◆ **REQUIRED ACTION**
For the entries below, repeat exactly each line starting with the one that contains "- максимальные и" and going on through the one that contains "5.2.19 Электроприводы должны", and no others.

*** TASK DATA ***

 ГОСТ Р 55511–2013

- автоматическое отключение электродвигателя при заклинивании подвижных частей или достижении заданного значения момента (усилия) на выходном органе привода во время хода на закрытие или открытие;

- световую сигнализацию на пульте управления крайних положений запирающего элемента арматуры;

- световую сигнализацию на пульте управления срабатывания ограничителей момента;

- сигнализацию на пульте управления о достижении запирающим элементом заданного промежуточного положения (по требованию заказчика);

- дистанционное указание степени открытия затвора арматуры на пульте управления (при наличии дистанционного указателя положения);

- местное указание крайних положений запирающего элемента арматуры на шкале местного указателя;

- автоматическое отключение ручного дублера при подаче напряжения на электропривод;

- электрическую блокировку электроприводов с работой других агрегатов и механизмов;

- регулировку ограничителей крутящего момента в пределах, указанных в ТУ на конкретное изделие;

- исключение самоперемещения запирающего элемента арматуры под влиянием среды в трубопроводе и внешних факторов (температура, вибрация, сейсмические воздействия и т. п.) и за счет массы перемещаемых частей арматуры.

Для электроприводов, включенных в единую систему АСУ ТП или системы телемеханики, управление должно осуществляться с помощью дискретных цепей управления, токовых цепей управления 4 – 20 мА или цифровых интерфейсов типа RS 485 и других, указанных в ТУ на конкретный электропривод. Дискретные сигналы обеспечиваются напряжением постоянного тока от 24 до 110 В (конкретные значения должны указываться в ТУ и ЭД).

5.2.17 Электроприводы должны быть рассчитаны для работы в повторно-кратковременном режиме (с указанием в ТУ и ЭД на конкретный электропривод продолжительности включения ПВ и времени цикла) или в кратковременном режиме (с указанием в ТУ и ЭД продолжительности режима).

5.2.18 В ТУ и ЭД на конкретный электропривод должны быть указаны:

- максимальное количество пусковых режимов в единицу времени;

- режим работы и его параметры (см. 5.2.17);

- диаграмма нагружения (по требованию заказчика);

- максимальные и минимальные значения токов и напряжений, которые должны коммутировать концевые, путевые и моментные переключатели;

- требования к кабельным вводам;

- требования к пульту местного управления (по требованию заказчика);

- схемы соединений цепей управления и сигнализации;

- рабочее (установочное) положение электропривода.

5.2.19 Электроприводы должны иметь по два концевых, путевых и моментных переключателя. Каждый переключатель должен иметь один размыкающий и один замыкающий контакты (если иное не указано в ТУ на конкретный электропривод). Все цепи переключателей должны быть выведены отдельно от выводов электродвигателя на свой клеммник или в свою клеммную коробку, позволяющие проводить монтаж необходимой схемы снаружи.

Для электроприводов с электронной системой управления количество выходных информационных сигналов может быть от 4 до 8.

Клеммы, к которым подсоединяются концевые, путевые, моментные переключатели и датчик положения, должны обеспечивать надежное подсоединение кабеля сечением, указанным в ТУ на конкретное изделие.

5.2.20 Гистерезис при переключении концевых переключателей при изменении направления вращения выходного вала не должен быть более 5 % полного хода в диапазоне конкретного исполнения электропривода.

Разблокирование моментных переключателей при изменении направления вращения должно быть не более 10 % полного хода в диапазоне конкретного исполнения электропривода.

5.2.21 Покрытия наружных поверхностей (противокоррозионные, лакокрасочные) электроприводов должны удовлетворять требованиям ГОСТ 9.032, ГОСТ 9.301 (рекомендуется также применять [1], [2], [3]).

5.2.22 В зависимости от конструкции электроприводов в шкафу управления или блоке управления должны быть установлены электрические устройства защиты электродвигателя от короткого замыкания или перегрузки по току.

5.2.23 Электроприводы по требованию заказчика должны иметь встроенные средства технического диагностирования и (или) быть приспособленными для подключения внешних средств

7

***

◆ **ANSWER**
- максимальные и минимальные значения токов и напряжений, которые должны коммутировать концевые, путевые и моментные переключатели;

- требования к кабельным вводам;

- требования к пульту местного управления (по требованию заказчика);

- схемы соединений цепей управления и сигнализации;

- рабочее (установочное) положение электропривода.

5.2.19 Электроприводы должны иметь по два концевых, путевых и моментных переключателя. Каждый переключатель должен иметь один размыкающий и один замыкающий контакты (если иное не указано в ТУ на конкретный электропривод). Все цепи переключателей должны быть выведены отдельно от выводов электродвигателя на свой клеммник или в свою клеммную коробку, позволяющие проводить монтаж необходимой схемы снаружи.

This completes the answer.